The Pew Forum’s recent study, “Religion in China on the Eve of the 2008 Beijing Olympics” begins with a reminder that religion remains a factor even in one of the world’s most secular nations.
“On Aug. 8, 2008—the right day of the eight month of the year ’08—at exactly 08:08:08 p.m,. the summer Olympics are scheduled to begin in Beijing. The day and hour for the start of the Olympics was chosen for its good fortune—a widely held belief in Confucianism and Chinese folk religions.”
By American standards (which are unusually high among developed nations), religion is not a significant factor among the Chinese: only 31% deem it very or somewhat important in their lives. However, given six decades of a repressive policy, those numbers are, according to Pew, surprisingly high. Moreover, they represent a large number of people, “nearly equal the estimated number of religiously affiliated adults in the United States”
Accordingly, the 1-plus % of the Chinese population that identifies itself as Muslim equals some 20.3 million people—a population almost as large as Saudi Arabia’s. (More to the point, as one of China’s ethnic minorities, Muslims are not bound to the one-child per family policy.)
Notwithstanding the fervid prayers of some Olympic contestants, religion probably won’t be a major story during the Summer Games. But the Pew Forum’s findings are worth remembering: A growing number of urban, educated, 20-something Chinese men and women are increasingly interested in the topic.
More on religion: a story last week from the Columbus Dispatch reported that United Methodist congregations “could share pastors and combine churches with a Lutheran denomination under a partnership approved by the denomination last week.” (The Evangelical Lutheran Church in America will need to okay the agreement at its 2009 conference.)
The reasons for the partnership, assisting small and struggling congregations, is obvious. But Methodists and Lutherans, despite their shared Protestant identification, hold very different notions of authority, polity, ecclesiology, and theology. More than 20 years ago, sociologist Robert Wuthnow’s classic The Restructuring of American Religion posited that education, mobility, and socioeconomic factors were trumping theological differences among American Protestant denominations.

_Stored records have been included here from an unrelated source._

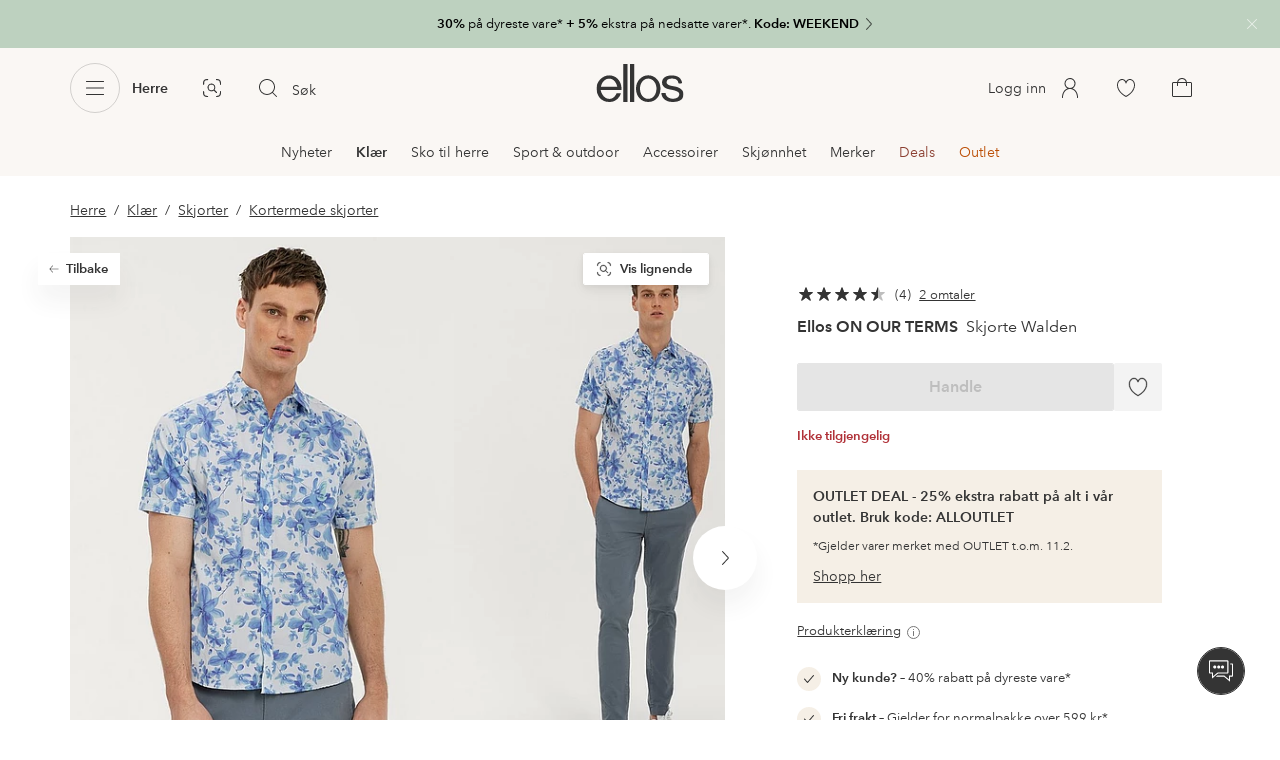

--- FILE ---
content_type: application/javascript; charset=UTF-8
request_url: https://www.ellos.no/_nuxt/f279977.js
body_size: 613
content:
(window.webpackJsonp=window.webpackJsonp||[]).push([[257],{588:function(n,t,c){"use strict";c.r(t);var e=c(0),component=Object(e.a)({},function(){return(0,this._self._c)("path",{attrs:{"fill-rule":"evenodd",d:"M25.132 18.582c-2.202 3.766-5.027 5.934-9.132 8.339-4.106-2.405-6.93-4.573-9.133-8.339-2.088-3.573-2.895-8.599.011-11.772C7.942 5.646 9.36 5 10.754 5c.344 0 .687.04 1.023.121 1.782.429 3.111 1.926 3.741 4.215.12.433.844.433.964 0 .63-2.289 1.958-3.786 3.741-4.215 1.698-.409 3.572.238 4.9 1.689 2.904 3.173 2.097 8.199.01 11.772m.726-12.448c-1.572-1.719-3.822-2.479-5.87-1.986-1.76.424-3.144 1.671-3.989 3.566-.846-1.895-2.228-3.142-3.99-3.566-2.046-.492-4.297.269-5.87 1.986-2.813 3.074-2.868 8.279-.136 12.952 2.357 4.033 5.358 6.298 9.745 8.847a.497.497 0 00.502 0c4.386-2.549 7.387-4.814 9.744-8.847 2.732-4.673 2.678-9.878-.136-12.952"}})},[],!1,null,null,null);t.default=component.exports}}]);
//# sourceMappingURL=f279977.js.map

Some took Wuthnow’s argument as proof text for the culture war, but it also explains the softening of theological boundaries among the mainline and the triumph of pragmatics (shrinking budgets) over dogmatics.
Brooke Adams, the polygamy correspondent for the Salt Lake Tribune, was on On the Media this past week to discuss coverage of the Fundamentalist Church of Jesus Christ of Latter Day Saints. Noting that some media outlets give less than a full picture of the controversial sect, she said some members of the group attend college, use the Internet and empower women.
“The problem is that we hear so little from this community over the years, and we hear mostly their characterizations put out by critics or people who’ve left the community,” she told interviewer Bob Garfield. “And what you can see when you’re there at the ranch is that these women were pretty outspoken about their making a choice to live this way.”
Adams is right: people should be able to speak for themselves and there are usually more than two sides to every story. She is correct to remind us that we rarely hear the perspectives of women from the group. That said, any social arrangement that permits adults to have sexual relations with children is wrong, and I wish Bob Garfield had asked her what community members said about that.